The influence of the processing parameters on selective laser melting of copper using a green laser source
Selective laser melting (SLM) of pure copper using conventional Nd:YAG lasers presents a formidable challenge due to the high optical reflectivity in the infrared range (98%) and a very high thermal conductivity (400 W/mK). These two properties combined leads to power requirements on the order of 1 kW in order to avoid balling defects. These type of defects occur when the melt does not penetrate deep enough to allow the underlying substrate to be wetted. One way to decrease the threshold for this type of defects to form is to increase the absorptivity of the powder bed. This can be done by using a laser with a wavelength which is more strongly absorbed by copper.
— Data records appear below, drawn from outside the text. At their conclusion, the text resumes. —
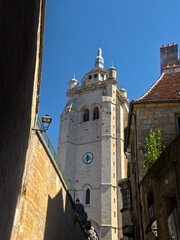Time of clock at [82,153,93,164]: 11:32
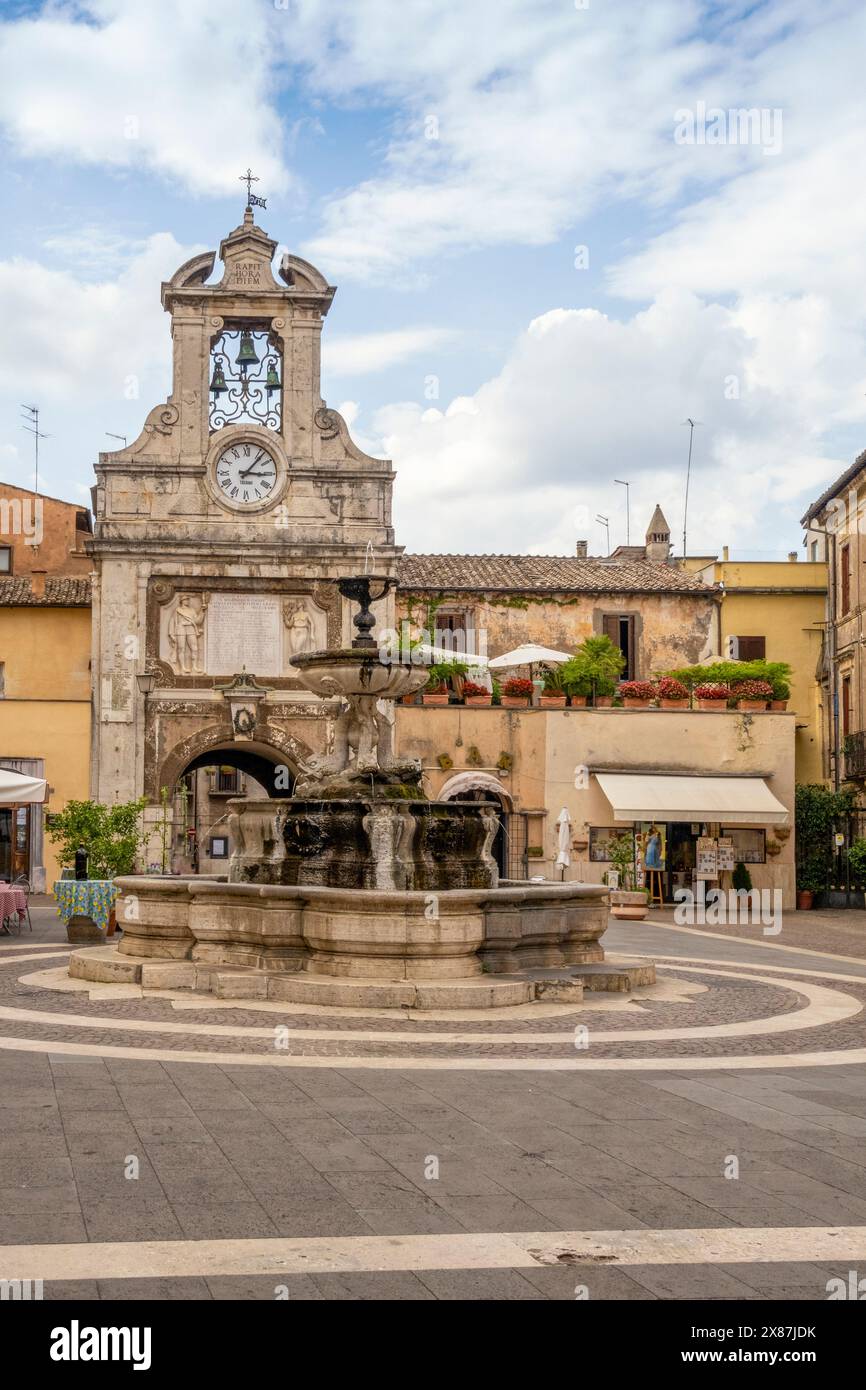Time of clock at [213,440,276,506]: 3:06
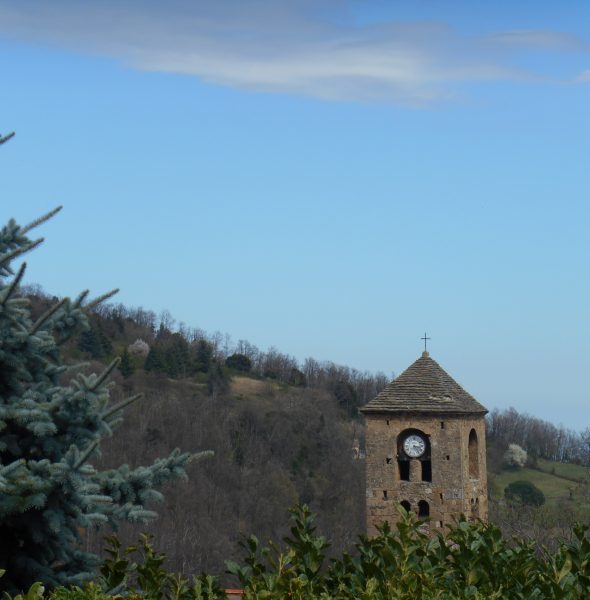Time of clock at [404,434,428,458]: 3:24
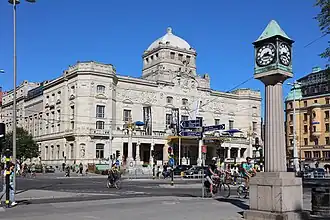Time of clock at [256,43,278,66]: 8:18
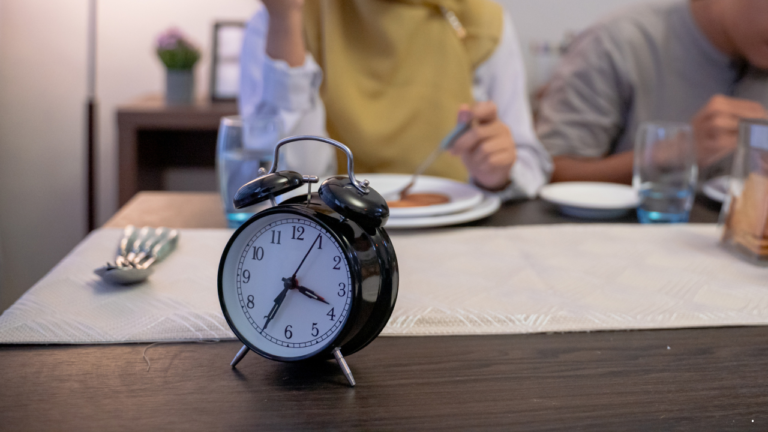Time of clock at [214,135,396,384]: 3:34
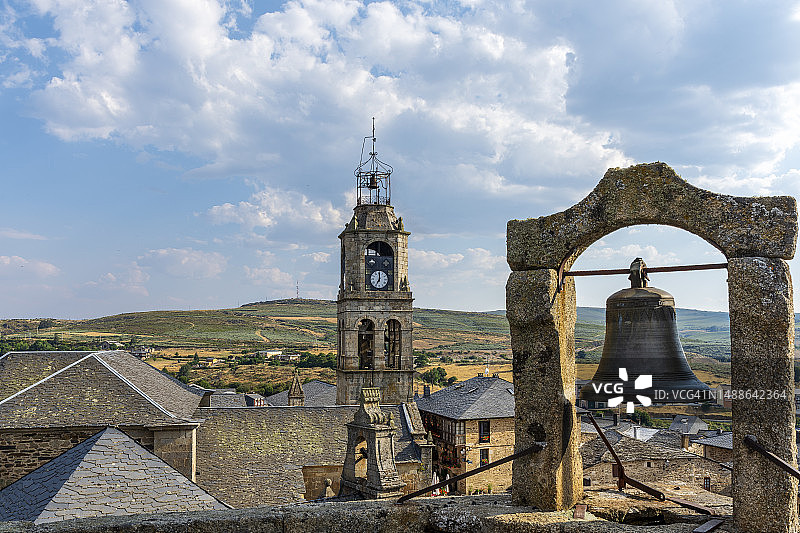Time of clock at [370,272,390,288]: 7:00
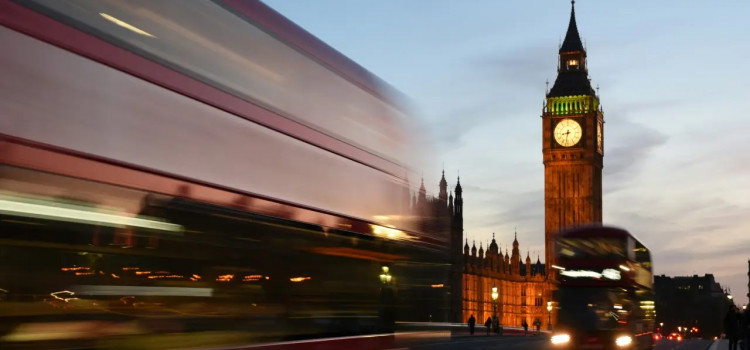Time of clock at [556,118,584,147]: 8:32
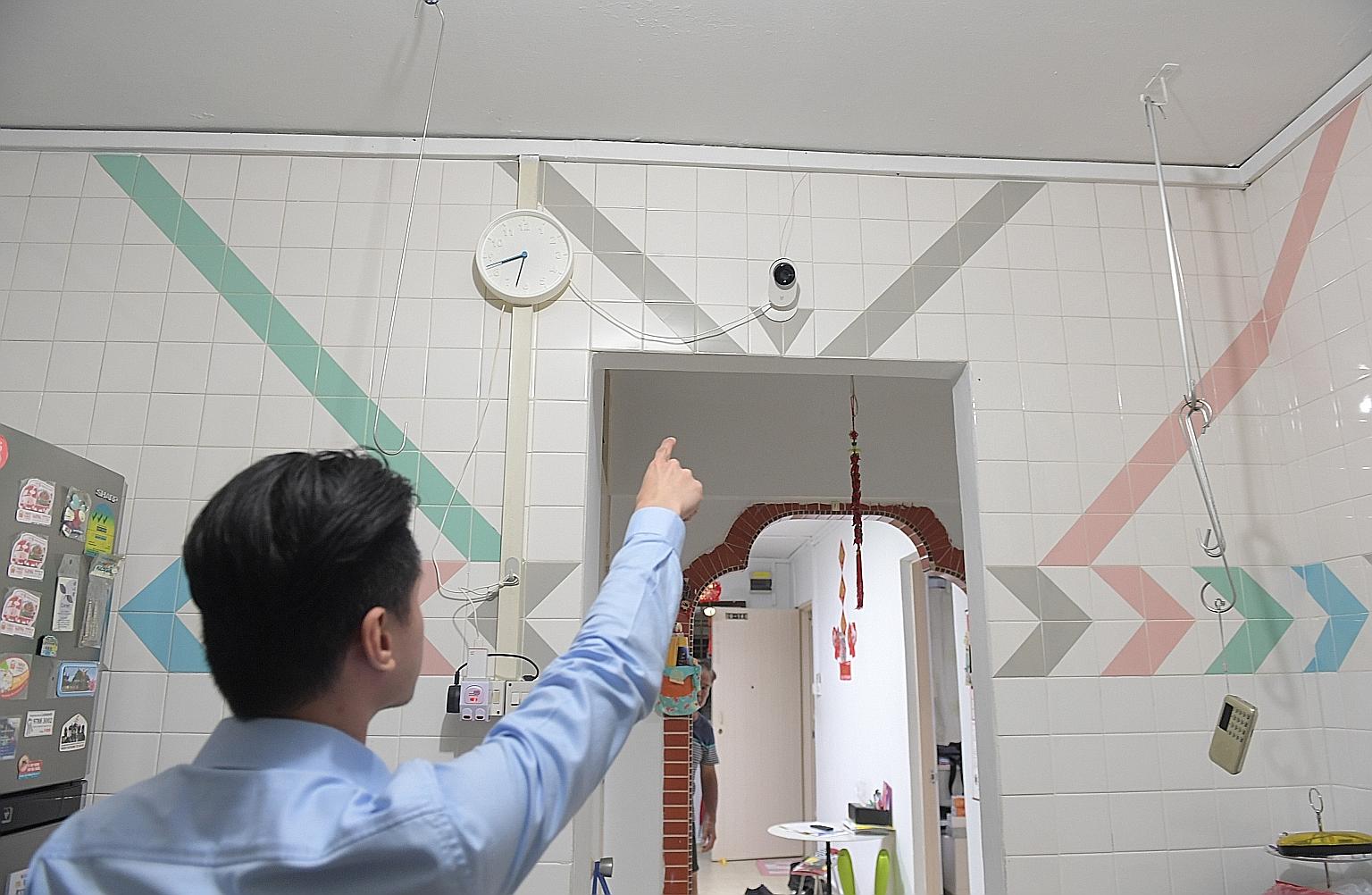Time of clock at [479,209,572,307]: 8:32
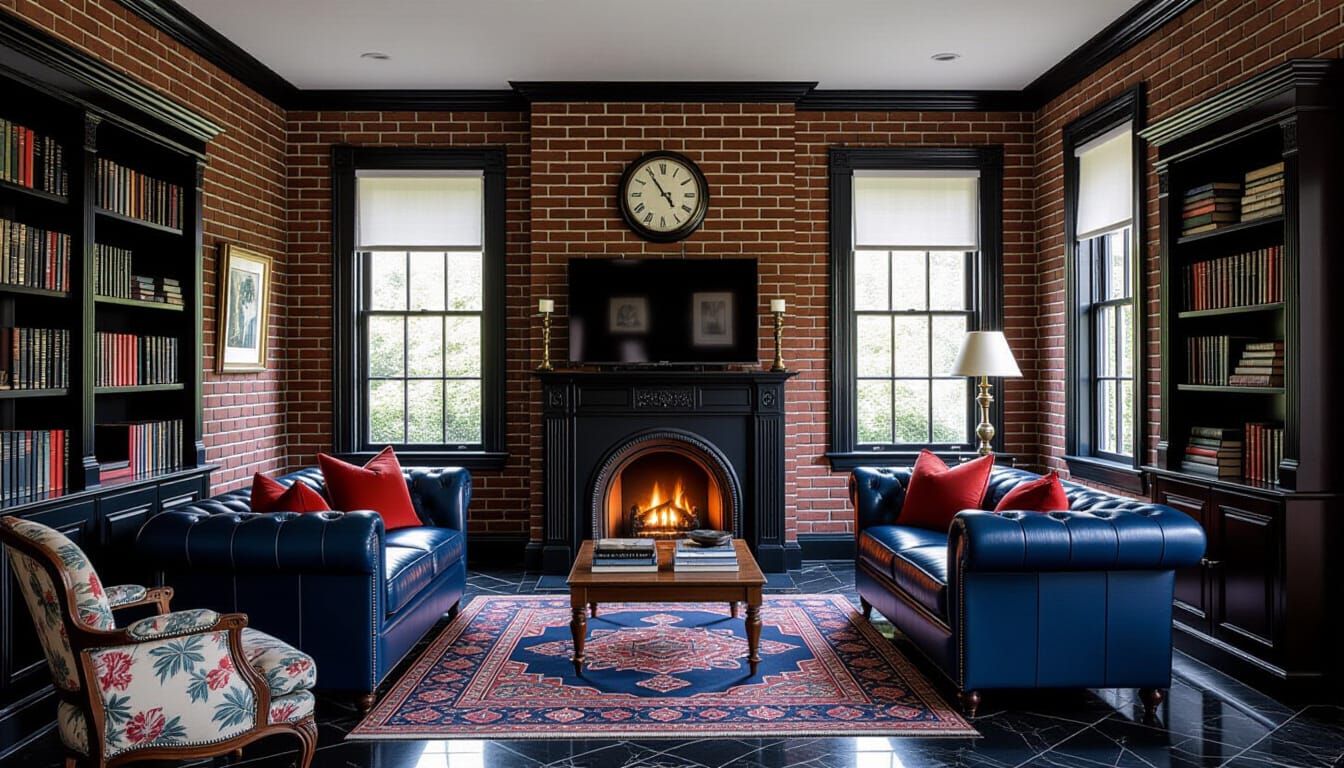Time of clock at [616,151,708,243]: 4:54
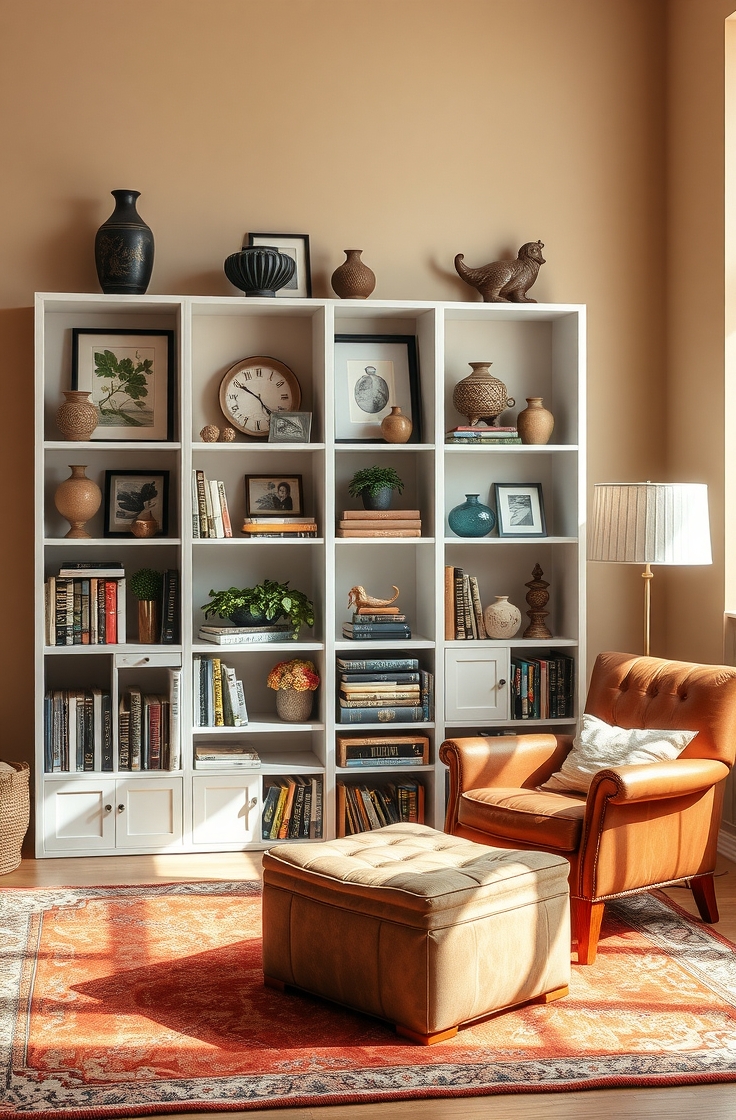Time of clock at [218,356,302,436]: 4:50
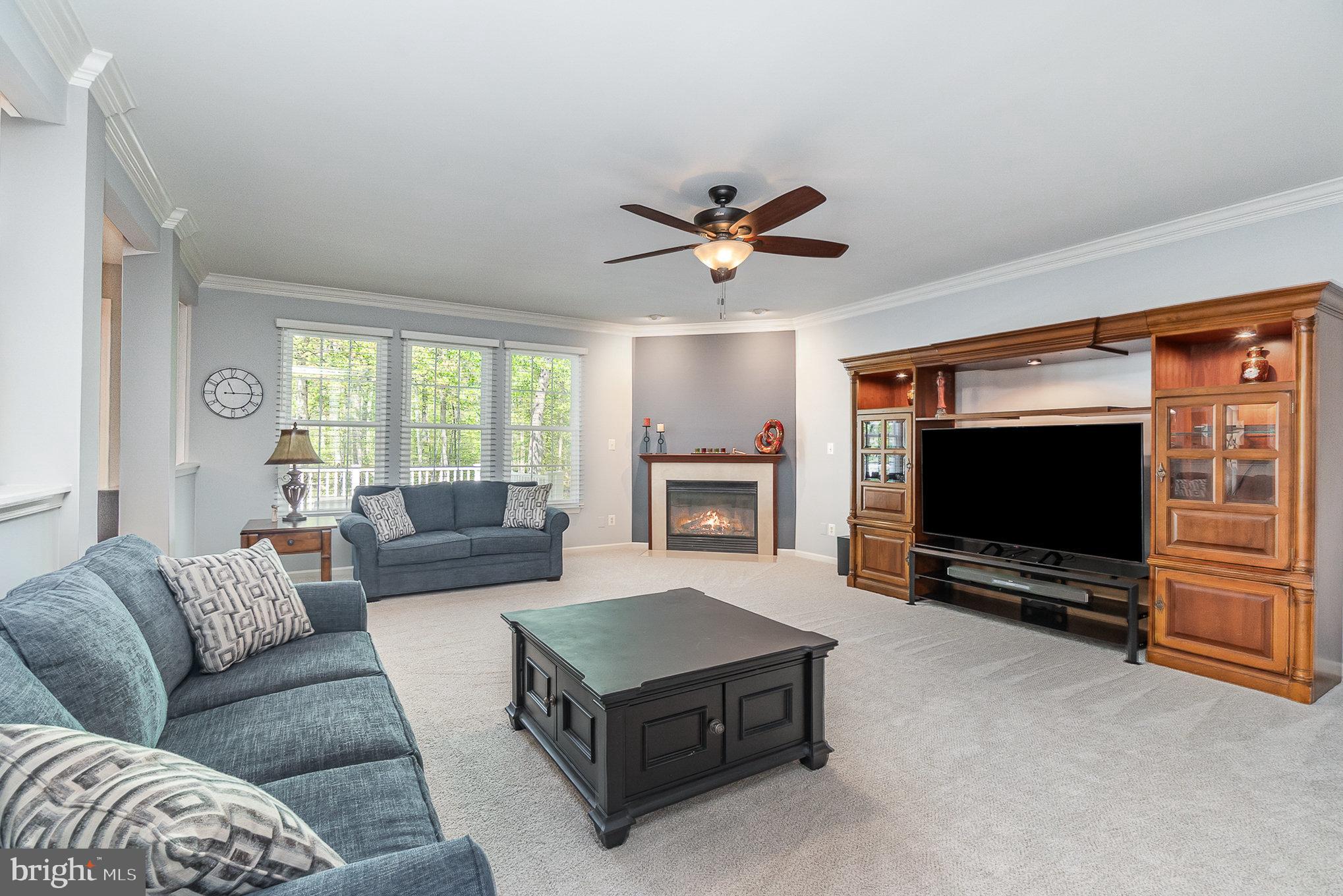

Green light has a reflectivity from copper of around 60%, and laser systems with a beam quality and power suitable for SLM have recently become commercially available at industrially relevant prices.
In this work the transition from balling to the conduction welding regime of selective laser melting of single layers of pure copper with a green laser, infrared laser, and combinations thereof is investigated. The mechanisms for the defect formation is explained using thermal and fluid dynamics simulations and verified using high speed imaging of the melting process. The influence of the commonly used process parameters (power, scanning speed, hatch distance and layer thickness) on the transition is investigated and explained, with a focus on how copper differs from other materials commonly used for selective laser melting.